Some observers tell me "he's always had saddle fit problems." Well, its not a problem, it is more a fact of life. He's changed, he moves differently, he's built muscle. I have a file of withers tracing on this horse and the changes are amazing.
Contributing to the saddle merry-go-round is my riding style has evolved. My first dressage saddle had some pretty substantial thigh blocks and deep seat - after a time, I found that very restrictive. Then I move from a 17" to an 18" seat, again I was a happier rider.
Not only does the horse change, but there is a realy possibility that the skills therefor needs, of the rider also change.
The analogy of wearing the same size clothes pretty much desribes me and my horse.
It sure would be nice and much easier if one saddle worked for a horse and rider for years and year. That certainly has not been my experience. Life would be so much simpler, and less expensive, if it were true.
Great article for me at this time! Thanks for providing examples and specifics. I guess I knew at some level that their backs change but I never knew how to work with it.
I'd love to get a sample of some of the ground exercises you recommend.
I too one of those people!
So... I've meant to send pictures to help you clarify your advice and suggestions on fitting my boy. Of course, my camera died. Perfect. However, I did buy a used saddle - fits quite well. Now I need a camera too.
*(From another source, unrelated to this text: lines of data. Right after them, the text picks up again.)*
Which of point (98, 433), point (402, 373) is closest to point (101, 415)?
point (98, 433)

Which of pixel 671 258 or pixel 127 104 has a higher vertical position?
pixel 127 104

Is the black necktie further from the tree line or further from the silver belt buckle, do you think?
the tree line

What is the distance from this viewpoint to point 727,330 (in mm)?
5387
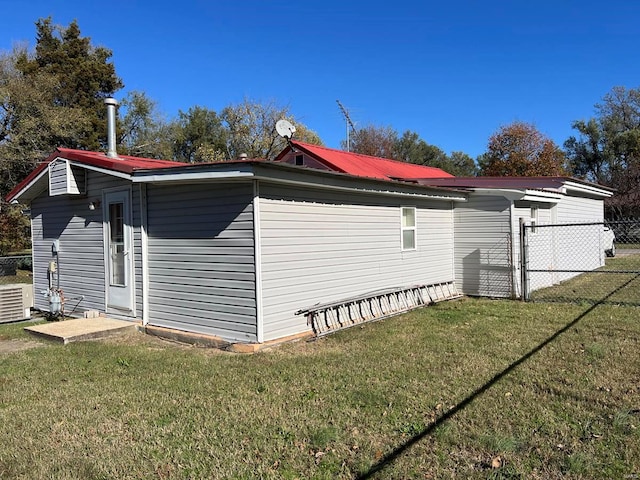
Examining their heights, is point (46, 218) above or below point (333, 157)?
below

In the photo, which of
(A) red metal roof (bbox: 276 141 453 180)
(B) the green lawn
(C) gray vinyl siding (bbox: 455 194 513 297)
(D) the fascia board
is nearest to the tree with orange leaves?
(D) the fascia board

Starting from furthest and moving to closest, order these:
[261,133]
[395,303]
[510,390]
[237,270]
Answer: [261,133] → [395,303] → [237,270] → [510,390]

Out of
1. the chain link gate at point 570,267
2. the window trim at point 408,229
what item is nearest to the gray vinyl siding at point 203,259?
the window trim at point 408,229

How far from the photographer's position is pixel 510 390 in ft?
15.0

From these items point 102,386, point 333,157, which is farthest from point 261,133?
point 102,386

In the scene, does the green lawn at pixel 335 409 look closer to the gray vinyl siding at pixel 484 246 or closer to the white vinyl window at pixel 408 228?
the white vinyl window at pixel 408 228

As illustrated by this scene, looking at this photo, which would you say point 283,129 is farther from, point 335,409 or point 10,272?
point 10,272

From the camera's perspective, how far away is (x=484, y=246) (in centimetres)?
1079

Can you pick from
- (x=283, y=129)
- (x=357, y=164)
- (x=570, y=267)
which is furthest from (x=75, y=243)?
(x=570, y=267)

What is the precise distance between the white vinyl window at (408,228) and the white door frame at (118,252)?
16.9 ft

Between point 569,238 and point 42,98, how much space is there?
23007 mm

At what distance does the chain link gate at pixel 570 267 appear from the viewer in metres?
9.84

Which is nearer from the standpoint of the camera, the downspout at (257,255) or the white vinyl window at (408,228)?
the downspout at (257,255)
Drat.
Anyways the new saddle is 180 degrees fit wise from the saddle I was riding him in. He's obviously pleased with it and I'm so much more secure. It was a super deal and I had a good idea it would fit and it's great...
BUT... he's out of shape. Pudgy. It might not fit him in 2 months. How depressing this will be to me but I do realize it's a possibility. I also think it's a good enough fit though that we may only need some reflocking and I have found a saddle fitter within driving distance.
If not as I said it was a great deal on a quality used saddle. We'll figure it out. I think a lot of the battle is knowing HOW important saddle fit is and checking it often. That's why I really like this blog - more people need to be reading this! I know I will be and I'll also get you those pictures anyways... that is... when I get my paws on a camera. :)
I think in the UK we see so many riders who SAY their horse will gain muscle or lose weight, but nothing is done in either direction! I have to fit to the horse in front of me but our trees leave enough flex in the muscle to allow regeneration of muscle - weight loss is another matter!